§ **EXTRAIT DU TEXTE**:
-----
Intervention de Marie Récalde

Réunion du 16 avril 2013 à 17h45
Commission de la défense nationale et des forces armées

Photo issue du site de l'Assemblée nationale ou de WikipediaMarie Récalde, rapporteure pour avis :

La France entretient, depuis plus de trois siècles de relations denses, une proximité toute particulière avec le Sénégal, qui témoigne de la force du lien qui unit nos deux pays. Ce lien tient évidemment à une histoire partagée, qui a fait dire au Président François Hollande, lors de son discours du 12 octobre 2012 à Dakar, que « la France se souvient qu'en 1914 et 1940, elle a pu compter sur le concours de nombreux Sénégalais enrôlés de gré ou de force sous le drapeau tricolore et dont le courage a permis à la France d'être ce qu'elle est aujourd'hui ». C'est aussi le fruit d'une tradition de coopération dans tous les domaines, d'un courant d'échanges humains et d'un partenariat étroit en matière culturelle et économique, qui fait de la France un partenaire économique de premier plan du Sénégal et de ce dernier le pays d'Afrique subsaharienne qui bénéficie le plus de la contribution de la France. Dès lors, le renforcement d'une coopération militaire bilatérale constructive ne peut bien sûr que constituer une priorité pour la France, d'autant plus que celle-ci est militairement présente de longue date au Sénégal et y développe une coopération étroite dont la forme a récemment évolué.
-----
§ **DONNÉES FOURNIES**:

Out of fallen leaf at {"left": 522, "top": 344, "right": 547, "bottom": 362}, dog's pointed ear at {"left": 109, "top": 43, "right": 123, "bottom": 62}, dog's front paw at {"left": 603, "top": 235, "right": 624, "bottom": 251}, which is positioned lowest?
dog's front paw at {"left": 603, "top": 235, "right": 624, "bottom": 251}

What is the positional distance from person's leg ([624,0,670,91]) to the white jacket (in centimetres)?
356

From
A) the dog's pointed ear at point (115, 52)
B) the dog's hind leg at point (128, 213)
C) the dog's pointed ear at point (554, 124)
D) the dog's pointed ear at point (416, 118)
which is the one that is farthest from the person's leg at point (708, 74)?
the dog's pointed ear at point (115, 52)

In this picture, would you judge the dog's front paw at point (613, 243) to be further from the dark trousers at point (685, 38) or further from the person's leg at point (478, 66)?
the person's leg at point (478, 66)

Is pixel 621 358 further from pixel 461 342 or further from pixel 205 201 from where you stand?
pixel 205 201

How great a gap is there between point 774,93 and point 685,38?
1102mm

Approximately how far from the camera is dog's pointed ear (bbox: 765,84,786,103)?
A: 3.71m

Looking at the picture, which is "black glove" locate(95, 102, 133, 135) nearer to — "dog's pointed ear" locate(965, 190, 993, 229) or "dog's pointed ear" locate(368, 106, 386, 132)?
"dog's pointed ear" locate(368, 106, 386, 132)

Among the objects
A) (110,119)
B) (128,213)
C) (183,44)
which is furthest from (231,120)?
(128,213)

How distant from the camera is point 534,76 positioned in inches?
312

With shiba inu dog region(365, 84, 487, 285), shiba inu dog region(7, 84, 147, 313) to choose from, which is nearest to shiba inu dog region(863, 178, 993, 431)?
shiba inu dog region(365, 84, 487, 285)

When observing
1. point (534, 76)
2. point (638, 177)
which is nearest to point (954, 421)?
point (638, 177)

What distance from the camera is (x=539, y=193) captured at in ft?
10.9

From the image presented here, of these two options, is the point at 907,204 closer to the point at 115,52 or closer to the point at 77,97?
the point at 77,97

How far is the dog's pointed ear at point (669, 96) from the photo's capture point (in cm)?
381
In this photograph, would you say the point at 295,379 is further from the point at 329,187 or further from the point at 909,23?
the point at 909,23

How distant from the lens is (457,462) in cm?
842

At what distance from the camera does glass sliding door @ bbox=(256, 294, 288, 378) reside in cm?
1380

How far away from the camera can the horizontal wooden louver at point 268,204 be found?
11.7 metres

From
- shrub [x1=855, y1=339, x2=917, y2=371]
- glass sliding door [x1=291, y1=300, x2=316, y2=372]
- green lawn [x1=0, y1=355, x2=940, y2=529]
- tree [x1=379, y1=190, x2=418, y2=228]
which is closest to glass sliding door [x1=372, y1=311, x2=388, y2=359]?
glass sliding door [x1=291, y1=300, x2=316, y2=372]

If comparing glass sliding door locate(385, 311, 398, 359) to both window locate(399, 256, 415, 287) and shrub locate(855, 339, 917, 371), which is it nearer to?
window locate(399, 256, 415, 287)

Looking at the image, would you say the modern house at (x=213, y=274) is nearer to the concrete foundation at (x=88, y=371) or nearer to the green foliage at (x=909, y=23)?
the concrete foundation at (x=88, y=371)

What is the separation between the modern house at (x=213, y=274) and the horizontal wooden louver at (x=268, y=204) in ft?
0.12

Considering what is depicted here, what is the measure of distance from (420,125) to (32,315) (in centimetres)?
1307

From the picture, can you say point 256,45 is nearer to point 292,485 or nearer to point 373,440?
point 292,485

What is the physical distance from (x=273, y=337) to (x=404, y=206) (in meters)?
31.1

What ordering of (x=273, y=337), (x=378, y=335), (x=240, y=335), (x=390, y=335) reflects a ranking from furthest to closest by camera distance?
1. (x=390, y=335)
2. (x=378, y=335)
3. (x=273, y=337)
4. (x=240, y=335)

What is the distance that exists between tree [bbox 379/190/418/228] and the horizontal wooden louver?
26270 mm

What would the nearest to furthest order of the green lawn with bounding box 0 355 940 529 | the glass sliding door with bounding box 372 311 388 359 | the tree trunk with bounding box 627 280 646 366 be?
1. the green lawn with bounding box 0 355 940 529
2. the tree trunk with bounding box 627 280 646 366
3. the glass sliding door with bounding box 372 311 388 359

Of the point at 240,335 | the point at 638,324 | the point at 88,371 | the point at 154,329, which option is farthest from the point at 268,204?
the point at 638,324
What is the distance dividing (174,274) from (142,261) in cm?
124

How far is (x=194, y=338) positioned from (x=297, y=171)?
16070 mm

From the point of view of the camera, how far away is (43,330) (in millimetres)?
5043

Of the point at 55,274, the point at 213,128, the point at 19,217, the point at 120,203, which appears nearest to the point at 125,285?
-----
§ **TRAVAIL À FAIRE**:
A: D'après l'intervention sur le Sénégal, à quelle date et dans quelle ville le Président François Hollande a-t-il prononcé le discours cité ?
B: Poursuivez l'intervention sur le Sénégal après sa dernière phrase.

§ **RÉPONSES**:
A: Le 12 octobre 2012, à Dakar.

B:
La coopération en matière de défense a été, jusqu'en 2011, réalisée par des forces pré-positionnées permanentes au Sénégal : les « Forces françaises du point d'appui de Dakar », de 1960 (date de l'indépendance du Sénégal) jusqu'en 1974, puis par les « Forces françaises du Cap Vert » (FFCV), qui ont compté jusqu'à 1 158 hommes, et qui ont été dissoutes le 31 juillet 2011 pour créer les « Éléments français au Sénégal » (EFS). Depuis le 1er août 2011, la coopération militaire relève ainsi des EFS, qui ont été créés un effectif initial de 365 hommes et un objectif de 300 hommes en 2014, et qui constituent ce qu'on appelle un « pôle opérationnel de coopération ». Cette réduction du format des forces françaises basées au Sénégal résulte de la réorganisation des forces de présence, conséquence directe des orientations du Livre blanc de 2008 et de la mise en oeuvre de la révision générale des politiques publiques (RGPP).

À la différence d'une base opérationnelle avancée, un pôle opérationnel de coopération ne dispose pas de troupes pré-positionnées en mesure d'intervenir avec un très bref préavis, notamment en cas de menaces sur nos ressortissants, car sa mission principale est la coopération militaire opérationnelle régionale. Les EFS ne doivent donc pas être considérés comme des troupes pré-positionnées, mais comme un point d'appui, disposant toutefois de capacités d'accueil pour recevoir des renforts via une escale aéronautique et une station navale ainsi que d'un commandement de forces projetées au travers du maintien d'un noyau de poste de commandement interarmées de théâtre.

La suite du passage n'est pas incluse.